___ THE DATA

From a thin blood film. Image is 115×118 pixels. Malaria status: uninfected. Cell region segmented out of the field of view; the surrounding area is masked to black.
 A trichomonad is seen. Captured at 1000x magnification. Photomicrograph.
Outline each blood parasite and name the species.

______
___ THE DATA

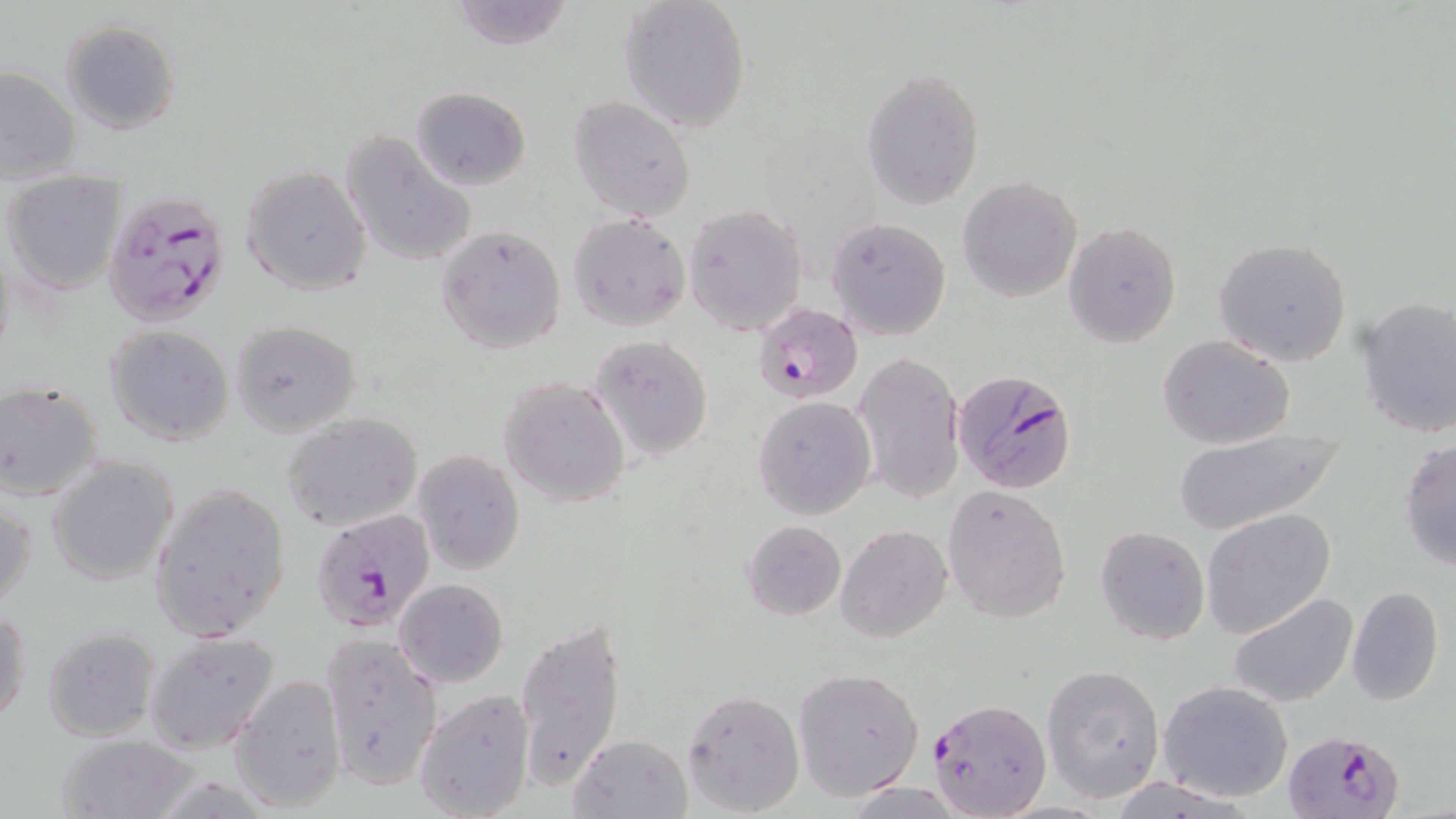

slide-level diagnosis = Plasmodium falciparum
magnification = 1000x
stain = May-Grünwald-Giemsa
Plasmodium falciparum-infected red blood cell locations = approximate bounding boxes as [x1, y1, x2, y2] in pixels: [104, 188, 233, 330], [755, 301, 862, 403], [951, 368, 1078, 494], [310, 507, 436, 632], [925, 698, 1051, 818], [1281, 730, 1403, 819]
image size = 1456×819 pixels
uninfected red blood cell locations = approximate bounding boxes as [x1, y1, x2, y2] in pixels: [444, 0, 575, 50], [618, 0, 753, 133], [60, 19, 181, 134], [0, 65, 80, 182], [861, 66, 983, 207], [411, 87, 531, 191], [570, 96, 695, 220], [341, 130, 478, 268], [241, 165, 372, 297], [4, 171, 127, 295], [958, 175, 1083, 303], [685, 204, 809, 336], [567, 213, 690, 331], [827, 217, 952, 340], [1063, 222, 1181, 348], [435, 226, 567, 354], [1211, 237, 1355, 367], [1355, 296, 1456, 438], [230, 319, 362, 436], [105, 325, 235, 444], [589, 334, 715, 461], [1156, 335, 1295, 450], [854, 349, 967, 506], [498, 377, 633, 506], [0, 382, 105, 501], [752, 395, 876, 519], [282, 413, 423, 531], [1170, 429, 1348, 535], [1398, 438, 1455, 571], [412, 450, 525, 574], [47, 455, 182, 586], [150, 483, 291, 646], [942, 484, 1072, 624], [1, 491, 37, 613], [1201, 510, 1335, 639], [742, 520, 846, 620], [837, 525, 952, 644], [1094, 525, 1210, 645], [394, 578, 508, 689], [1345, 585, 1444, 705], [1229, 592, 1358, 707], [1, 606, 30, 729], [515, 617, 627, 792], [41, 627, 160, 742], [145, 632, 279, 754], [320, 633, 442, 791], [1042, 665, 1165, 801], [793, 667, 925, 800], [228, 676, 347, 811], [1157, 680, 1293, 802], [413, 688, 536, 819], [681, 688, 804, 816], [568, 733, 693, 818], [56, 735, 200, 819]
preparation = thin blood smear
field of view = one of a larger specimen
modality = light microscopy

______

### EXERCISE:
Please go through the entries and show every line with the word "thin".

### RESULT OF THIS EXERCISE:
From a thin blood film. Image is 115×118 pixels. Malaria status: uninfected. Cell region segmented out of the field of view; the surrounding area is masked to black.
preparation = thin blood smear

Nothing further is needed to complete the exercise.